La prima cosa che guardo di una persona? Le mani

“Dopo anni di ricerche, durante i quali ho condotto molti esperimenti ho concluso che ci sono molte cose diverse che le nostre dita possono raccontarci” (John Manning). Tutto questo avviene perché la crescita delle dita, in particolare dell’anulare, nel bebé e fin dal pancione della mamma, è influenzata dai livelli di testosterone, l’ormone maschile. In effetti, i recettori del testosterone sono localizzati in modo particolare lungo questo dito: dunque il fatto di avere un anulare più o meno lungo può essere un indicatore di quanto il ragazzino, crescendo, sarà “mascolino”. Naturalmente la lunghezza delle dita dipende dalla conformazione fisica perciò, per avere un dato obiettivo, occorre confrontare la lunghezza dell’anulare con quella dell’indice, la cui crescita, invece, nella fase intrauterina, è legata agli estrogeni.

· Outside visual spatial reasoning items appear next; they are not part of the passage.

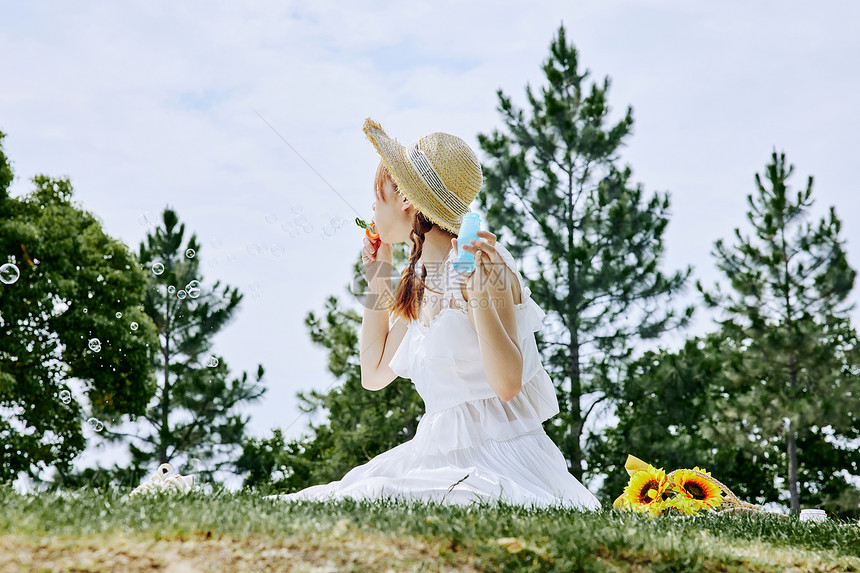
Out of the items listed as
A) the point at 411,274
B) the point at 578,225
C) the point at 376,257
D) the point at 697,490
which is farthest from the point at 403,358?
the point at 578,225

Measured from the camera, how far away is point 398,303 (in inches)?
152

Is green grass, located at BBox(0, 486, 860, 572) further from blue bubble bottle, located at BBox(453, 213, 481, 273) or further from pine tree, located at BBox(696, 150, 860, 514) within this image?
pine tree, located at BBox(696, 150, 860, 514)

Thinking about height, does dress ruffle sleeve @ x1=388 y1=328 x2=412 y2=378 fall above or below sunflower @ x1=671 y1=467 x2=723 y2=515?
above

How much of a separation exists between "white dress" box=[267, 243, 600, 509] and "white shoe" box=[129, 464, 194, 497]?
45 cm

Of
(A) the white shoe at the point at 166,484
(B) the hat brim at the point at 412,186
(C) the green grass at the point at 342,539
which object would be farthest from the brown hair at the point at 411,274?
(A) the white shoe at the point at 166,484

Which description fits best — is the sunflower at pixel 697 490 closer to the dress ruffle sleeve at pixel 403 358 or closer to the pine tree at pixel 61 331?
the dress ruffle sleeve at pixel 403 358

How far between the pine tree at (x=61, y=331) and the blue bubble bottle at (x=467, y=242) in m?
12.8

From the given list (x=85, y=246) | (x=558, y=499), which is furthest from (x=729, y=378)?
(x=558, y=499)

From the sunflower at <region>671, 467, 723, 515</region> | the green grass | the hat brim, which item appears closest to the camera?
the green grass

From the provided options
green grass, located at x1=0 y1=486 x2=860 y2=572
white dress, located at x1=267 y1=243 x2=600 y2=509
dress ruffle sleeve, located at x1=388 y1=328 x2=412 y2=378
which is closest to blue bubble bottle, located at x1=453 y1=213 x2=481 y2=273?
white dress, located at x1=267 y1=243 x2=600 y2=509

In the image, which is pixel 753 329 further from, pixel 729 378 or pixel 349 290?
pixel 349 290

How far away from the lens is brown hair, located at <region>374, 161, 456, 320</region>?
3.78 m

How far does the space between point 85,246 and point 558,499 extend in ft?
46.2

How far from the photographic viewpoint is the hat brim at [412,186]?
3660 millimetres
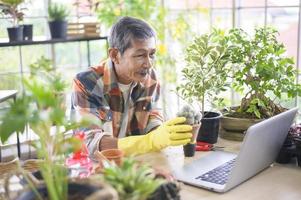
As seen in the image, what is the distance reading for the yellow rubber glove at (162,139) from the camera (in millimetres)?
1569

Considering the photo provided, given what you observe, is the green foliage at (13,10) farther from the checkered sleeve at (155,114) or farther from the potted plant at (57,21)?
the checkered sleeve at (155,114)

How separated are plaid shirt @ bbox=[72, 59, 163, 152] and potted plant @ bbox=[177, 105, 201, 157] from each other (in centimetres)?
39

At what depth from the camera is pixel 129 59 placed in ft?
6.42

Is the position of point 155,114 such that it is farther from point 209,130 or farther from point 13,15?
point 13,15

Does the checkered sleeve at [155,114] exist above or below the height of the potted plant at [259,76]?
below

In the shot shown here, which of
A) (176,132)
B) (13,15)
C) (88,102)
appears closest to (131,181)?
(176,132)

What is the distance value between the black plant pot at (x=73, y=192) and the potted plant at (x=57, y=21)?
298 centimetres

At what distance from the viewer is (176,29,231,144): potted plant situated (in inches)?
69.8

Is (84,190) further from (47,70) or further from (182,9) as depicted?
(182,9)

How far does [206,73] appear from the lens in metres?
1.78

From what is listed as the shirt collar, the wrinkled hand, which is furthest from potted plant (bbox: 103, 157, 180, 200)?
the shirt collar

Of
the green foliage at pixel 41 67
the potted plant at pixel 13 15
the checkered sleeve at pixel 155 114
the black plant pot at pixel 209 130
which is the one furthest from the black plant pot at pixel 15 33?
the green foliage at pixel 41 67

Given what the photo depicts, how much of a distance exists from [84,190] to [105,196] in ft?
0.32

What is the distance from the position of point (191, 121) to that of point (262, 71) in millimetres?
439
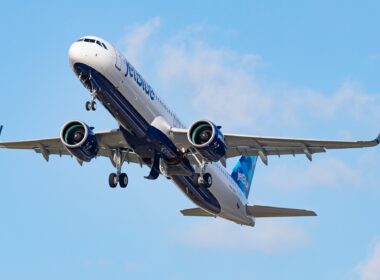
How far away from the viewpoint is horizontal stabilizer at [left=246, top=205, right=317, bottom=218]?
50438mm

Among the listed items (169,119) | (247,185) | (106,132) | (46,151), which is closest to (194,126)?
(169,119)

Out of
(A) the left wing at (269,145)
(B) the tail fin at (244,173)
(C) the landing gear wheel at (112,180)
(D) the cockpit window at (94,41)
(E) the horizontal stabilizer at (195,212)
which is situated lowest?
(C) the landing gear wheel at (112,180)

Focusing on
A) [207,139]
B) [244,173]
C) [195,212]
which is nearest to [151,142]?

Il confronto tra la lunghezza di indice e anulare riflette il rapporto tra mascolinità e femminilità di mente e corpo. Un anulare lungo è in sintesi una caratteristica tipicamente maschile, mentre un indice “importante” è legato alla sfera femminile. Quando un uomo ha un dito indice molto sviluppato, questo denota una particolare sensibilità. Una donna invece, quando possiede un dito indice più lungo dell’anulare, sarà una fantastica casalinga, un’ ottima amministratrice oppure anche un’operatrice sanitaria di prim’ordine. I difetti? Potrà essere, magari, un po’ nevrotica, e più vulnerabile ai tumori precoci al seno. Se la stessa caratteristica tocca agli uomini, siamo in presenza di un segnale di maggiore rischio di attacco cardiaco prematuro. In età infantile, sarà un soggetto più emotivo e si lamenterà spesso di mal di testa e paure improvvise. Per entrambi i sessi un super-indice è collegato a una maggior vulnerabilità nei confronti di allergie, eczema, asma e febbre da fieno. Gli uomini tendono ad avere meno figli rispetto a quelli con anulari molto sviluppati, mentre le donne sono più esposte ai disordini alimentari, in particolare alla bulimia. Infine tra i caratteri positivi associati a un indice lungo è una particolare abilità nell’uso delle parole.